4.3 Company shall execute and deliver such additional documents and do such other acts as Lender may reasonably require to fully implement the intent of this Agreement.
4.4 Company shall pay all costs and expenses, including, but not limited to, reasonable attorneys’ fees incurred by Lender in connection herewith, whether or not all of the conditions described in Paragraph 4.2 above are satisfied. Lender, at its option, but without any obligation to do so, may advance funds to pay any such costs and expenses that are the obligation of the Company, and all such funds advanced shall be due and payable upon demand.
4.5 Notwithstanding anything to the contrary contained herein or in any other instrument executed by Company or Lender, or in any other action or conduct undertaken by Company or Lender on or before the date hereof, the agreements, covenants and provisions contained herein shall constitute the only evidence of Lender’s consent to modify the terms and provisions of the Loan Agreement. Accordingly, no express or implied consent to any further modifications involving any of the matters set forth in this Agreement or otherwise shall be inferred or implied by Lender’s execution of this Agreement. Further, Lender’s execution of this Agreement shall not constitute a waiver (either express or implied) of the requirement that any further modification of the RLC or of the RLC Note or the Loan Agreement, shall require the express written approval of Lender; no such approval (either express or implied) has been given as of the date hereof.

= Task list =
• a. Rewrite the stretch of the agreement section from "4.4 Company shall" through "payable upon demand.", putting "on request" in place of "upon demand".
• b. Answer these questions from the agreement section:
(i) Who may reasonably require the Company to sign additional documents?
(ii) When are funds advanced by the Lender due and payable?
(iii) What does any further modification of the RLC, the RLC Note, or the Loan Agreement require?
The lines after this come from a different source.

= Dataset section =
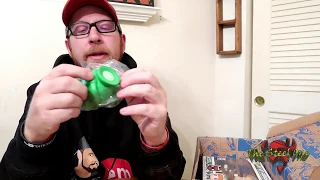 Dc Legion Of Collectors March Unboxing! "THE LAST BOX" Green Lantern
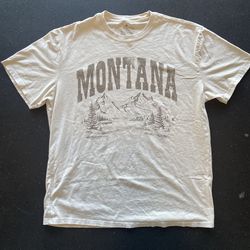 Montana/Western T-Shirt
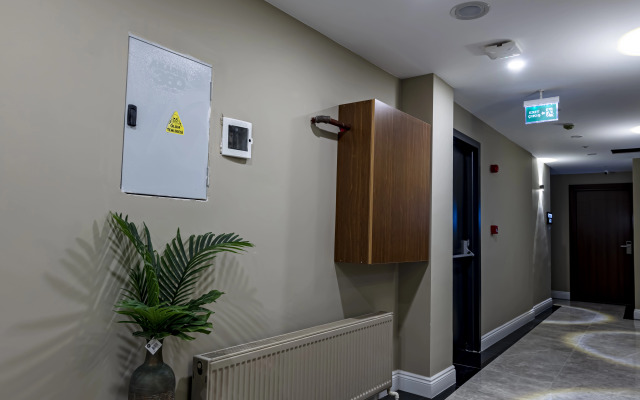 Отель Grand Hamit By Karadayi Airport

= Responses =
• a.
4.4 Company shall pay all costs and expenses, including, but not limited to, reasonable attorneys’ fees incurred by Lender in connection herewith, whether or not all of the conditions described in Paragraph 4.2 above are satisfied. Lender, at its option, but without any obligation to do so, may advance funds to pay any such costs and expenses that are the obligation of the Company, and all such funds advanced shall be due and payable on request.

• b.
(i) The Lender.
(ii) Upon demand.
(iii) The express written approval of the Lender.